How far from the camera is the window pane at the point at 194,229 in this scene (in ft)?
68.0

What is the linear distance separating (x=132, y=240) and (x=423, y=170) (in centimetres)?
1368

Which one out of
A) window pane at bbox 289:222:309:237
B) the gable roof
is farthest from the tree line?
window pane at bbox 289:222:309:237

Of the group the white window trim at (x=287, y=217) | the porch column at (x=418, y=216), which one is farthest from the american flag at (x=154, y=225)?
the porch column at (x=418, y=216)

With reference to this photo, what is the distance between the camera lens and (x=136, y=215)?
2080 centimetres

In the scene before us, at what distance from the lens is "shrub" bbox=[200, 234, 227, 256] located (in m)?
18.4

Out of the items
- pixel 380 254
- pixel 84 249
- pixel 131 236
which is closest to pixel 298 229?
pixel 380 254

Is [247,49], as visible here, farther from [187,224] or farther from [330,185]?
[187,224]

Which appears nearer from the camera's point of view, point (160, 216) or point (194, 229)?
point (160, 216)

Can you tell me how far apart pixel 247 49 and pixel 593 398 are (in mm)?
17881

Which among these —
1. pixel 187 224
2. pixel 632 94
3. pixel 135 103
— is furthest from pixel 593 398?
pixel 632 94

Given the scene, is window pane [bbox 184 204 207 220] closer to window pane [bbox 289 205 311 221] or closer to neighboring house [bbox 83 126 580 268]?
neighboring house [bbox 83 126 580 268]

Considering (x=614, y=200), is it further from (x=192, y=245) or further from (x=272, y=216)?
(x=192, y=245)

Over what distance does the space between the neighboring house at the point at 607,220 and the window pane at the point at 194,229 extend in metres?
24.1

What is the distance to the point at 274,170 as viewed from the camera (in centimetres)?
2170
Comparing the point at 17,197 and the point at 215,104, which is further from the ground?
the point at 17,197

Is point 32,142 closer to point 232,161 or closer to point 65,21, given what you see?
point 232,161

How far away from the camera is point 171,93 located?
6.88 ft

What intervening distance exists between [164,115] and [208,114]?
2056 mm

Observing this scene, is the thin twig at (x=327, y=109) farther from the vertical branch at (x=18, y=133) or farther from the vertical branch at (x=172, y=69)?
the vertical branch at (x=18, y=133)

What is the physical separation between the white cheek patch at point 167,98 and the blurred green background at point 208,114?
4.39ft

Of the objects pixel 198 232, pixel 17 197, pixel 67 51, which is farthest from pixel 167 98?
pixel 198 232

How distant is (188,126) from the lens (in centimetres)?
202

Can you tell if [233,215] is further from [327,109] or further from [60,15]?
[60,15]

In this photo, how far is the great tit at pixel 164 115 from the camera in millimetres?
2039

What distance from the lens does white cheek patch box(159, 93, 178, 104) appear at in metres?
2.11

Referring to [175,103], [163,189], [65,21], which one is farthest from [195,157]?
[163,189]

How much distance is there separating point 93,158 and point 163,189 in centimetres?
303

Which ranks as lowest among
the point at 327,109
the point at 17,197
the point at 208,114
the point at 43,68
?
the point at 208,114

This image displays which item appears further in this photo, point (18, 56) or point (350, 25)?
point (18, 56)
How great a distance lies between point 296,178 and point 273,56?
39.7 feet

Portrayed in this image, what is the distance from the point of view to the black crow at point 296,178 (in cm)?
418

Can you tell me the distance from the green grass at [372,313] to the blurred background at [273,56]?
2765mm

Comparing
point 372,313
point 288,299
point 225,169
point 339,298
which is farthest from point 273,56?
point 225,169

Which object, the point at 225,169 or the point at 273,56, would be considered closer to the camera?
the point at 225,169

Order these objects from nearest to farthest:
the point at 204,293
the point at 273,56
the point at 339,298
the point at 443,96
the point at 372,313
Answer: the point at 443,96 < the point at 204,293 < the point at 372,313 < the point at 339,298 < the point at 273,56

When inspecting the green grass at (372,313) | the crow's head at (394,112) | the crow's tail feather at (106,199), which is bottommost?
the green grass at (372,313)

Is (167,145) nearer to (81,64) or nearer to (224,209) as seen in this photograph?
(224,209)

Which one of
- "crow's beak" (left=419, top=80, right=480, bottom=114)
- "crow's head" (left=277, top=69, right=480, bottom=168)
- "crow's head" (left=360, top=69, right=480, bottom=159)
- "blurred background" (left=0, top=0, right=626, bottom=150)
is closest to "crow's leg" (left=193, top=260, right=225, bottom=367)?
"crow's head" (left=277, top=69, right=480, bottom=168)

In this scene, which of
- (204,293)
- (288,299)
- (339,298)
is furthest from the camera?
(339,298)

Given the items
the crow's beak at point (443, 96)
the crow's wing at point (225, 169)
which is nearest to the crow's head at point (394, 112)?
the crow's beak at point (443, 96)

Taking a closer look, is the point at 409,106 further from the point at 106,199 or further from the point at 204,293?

* * *

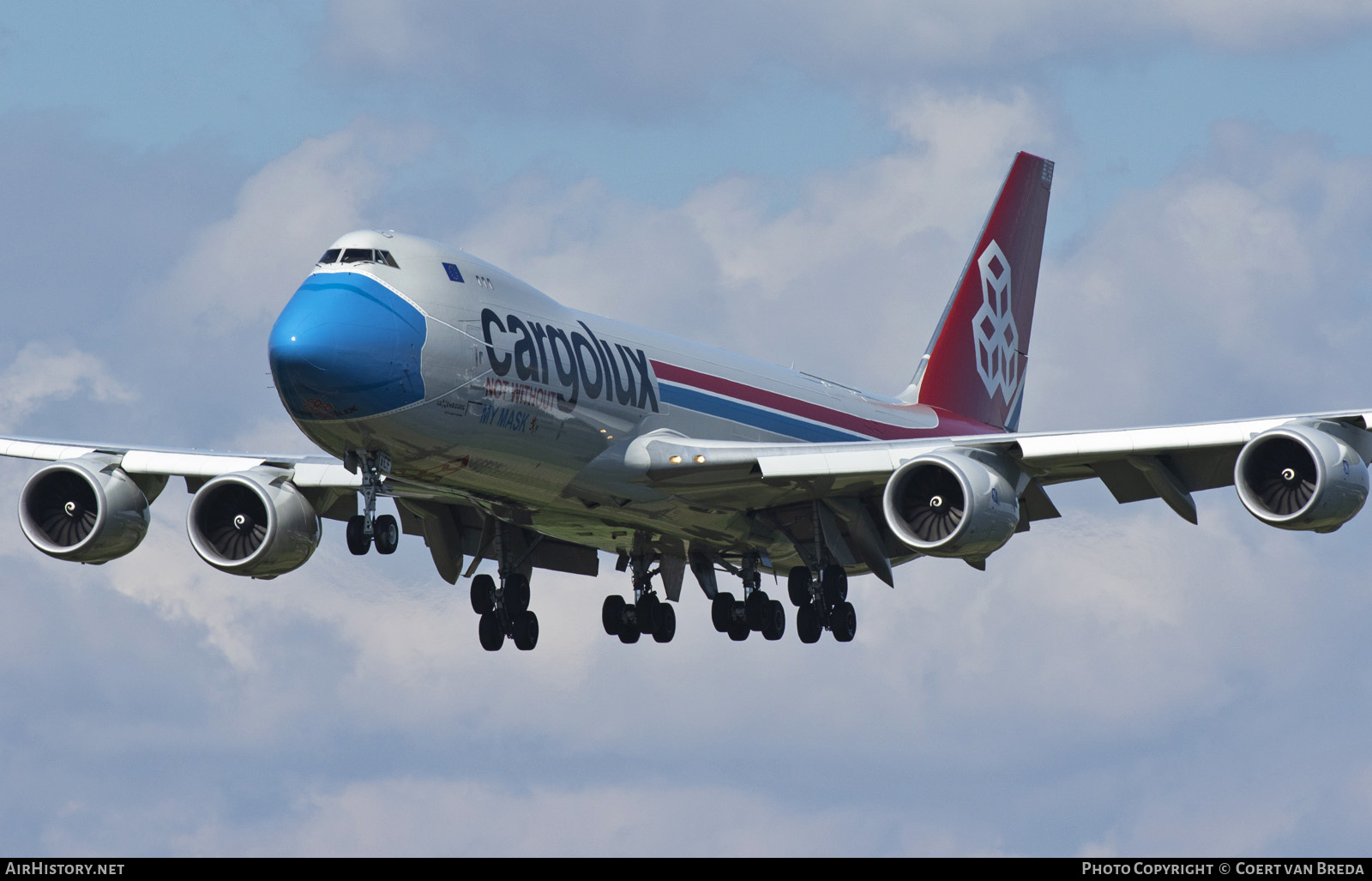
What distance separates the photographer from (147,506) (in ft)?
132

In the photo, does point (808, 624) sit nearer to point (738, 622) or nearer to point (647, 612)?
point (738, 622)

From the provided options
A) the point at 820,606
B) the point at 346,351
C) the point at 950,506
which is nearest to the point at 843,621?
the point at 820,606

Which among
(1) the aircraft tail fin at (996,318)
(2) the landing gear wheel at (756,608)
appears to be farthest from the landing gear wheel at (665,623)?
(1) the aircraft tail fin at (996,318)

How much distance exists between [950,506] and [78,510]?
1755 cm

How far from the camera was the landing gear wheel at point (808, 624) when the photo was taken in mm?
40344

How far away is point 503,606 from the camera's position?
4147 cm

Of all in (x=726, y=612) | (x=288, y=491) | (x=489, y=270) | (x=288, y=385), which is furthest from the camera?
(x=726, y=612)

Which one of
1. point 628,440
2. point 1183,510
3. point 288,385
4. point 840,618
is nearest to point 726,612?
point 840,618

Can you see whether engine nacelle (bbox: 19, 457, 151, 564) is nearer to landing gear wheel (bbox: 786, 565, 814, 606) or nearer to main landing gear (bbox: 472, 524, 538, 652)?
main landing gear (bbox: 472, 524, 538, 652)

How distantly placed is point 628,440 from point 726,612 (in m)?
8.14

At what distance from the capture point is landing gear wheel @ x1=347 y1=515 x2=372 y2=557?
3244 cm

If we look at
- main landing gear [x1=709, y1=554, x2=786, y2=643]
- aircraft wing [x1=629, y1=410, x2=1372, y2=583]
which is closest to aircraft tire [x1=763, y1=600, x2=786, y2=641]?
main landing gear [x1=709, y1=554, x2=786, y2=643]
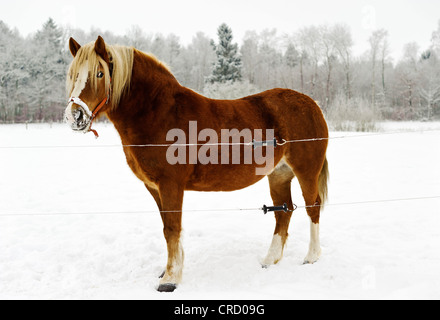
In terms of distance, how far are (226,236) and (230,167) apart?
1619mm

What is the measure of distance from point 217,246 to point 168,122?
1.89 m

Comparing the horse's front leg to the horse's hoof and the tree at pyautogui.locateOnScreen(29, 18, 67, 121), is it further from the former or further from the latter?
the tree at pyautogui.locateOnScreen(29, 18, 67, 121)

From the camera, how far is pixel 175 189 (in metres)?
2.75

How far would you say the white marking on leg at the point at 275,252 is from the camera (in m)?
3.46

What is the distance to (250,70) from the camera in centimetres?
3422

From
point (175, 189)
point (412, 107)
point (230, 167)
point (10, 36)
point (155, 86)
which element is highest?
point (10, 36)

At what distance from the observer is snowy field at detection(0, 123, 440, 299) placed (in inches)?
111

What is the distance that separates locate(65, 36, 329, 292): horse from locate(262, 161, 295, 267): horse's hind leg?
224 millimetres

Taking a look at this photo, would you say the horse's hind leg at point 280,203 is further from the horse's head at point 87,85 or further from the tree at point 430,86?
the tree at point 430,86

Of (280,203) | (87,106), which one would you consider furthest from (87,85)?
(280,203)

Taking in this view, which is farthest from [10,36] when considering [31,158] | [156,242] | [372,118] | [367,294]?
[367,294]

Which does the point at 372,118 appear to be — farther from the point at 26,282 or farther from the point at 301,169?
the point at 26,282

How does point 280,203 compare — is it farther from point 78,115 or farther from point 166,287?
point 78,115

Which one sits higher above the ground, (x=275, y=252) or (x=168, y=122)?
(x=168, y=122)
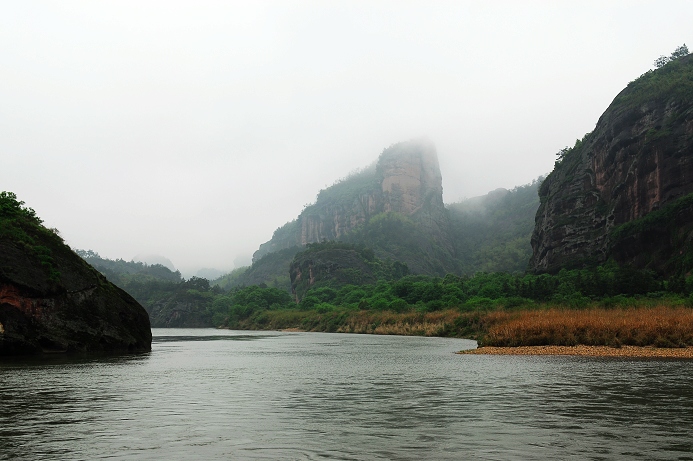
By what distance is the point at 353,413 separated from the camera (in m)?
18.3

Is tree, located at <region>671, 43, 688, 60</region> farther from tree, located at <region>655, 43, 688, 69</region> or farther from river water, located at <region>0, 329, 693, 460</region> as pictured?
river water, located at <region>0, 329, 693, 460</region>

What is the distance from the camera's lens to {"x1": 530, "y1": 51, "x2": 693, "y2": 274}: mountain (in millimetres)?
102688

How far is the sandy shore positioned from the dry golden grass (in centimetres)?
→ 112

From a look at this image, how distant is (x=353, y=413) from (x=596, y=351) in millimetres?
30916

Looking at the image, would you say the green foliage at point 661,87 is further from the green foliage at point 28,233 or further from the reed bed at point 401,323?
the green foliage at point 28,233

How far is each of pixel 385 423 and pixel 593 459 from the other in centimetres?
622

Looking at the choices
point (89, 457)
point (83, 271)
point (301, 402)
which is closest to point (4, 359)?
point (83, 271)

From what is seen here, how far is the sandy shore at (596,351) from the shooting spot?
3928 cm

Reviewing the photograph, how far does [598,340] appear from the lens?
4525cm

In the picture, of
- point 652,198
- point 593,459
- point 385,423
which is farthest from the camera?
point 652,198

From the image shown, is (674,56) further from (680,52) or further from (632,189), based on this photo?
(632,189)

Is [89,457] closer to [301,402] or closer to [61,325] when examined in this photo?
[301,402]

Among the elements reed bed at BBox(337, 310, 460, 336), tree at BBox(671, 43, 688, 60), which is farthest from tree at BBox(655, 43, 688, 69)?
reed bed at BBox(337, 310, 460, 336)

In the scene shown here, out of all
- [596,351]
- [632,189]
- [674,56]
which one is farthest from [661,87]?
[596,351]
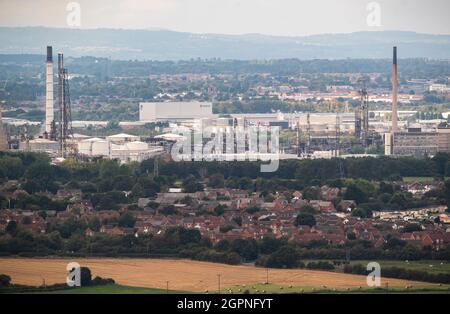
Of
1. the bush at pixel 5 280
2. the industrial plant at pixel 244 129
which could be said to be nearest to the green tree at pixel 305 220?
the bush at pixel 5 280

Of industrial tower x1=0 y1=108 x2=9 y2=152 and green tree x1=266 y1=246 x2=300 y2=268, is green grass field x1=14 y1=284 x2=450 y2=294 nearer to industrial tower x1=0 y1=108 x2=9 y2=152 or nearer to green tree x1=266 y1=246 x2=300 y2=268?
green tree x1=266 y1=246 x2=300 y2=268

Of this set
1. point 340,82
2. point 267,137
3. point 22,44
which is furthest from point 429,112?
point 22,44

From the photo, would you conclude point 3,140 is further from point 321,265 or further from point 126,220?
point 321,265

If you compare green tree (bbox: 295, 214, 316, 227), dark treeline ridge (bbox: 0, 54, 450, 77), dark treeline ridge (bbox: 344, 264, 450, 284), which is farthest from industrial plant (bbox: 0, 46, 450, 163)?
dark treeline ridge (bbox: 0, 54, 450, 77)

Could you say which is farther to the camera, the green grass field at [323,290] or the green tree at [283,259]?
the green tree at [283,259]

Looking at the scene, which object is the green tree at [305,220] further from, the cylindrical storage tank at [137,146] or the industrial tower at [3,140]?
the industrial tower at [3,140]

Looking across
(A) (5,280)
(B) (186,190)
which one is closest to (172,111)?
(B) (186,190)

SET PROBLEM: Filter the listing above and copy out every line containing the string "Taking". The match is case-sensitive.

EXERCISE OUTPUT:
Taking a closer look, is the point at 409,106 further from the point at 106,199 or further from the point at 204,293?
Taking a look at this photo, would you say the horse's hind leg at point 280,203 is further from the horse's head at point 87,85 or further from the tree at point 430,86?
Taking in this view, which is farthest from [10,36] when considering [31,158] | [156,242] | [372,118] | [367,294]?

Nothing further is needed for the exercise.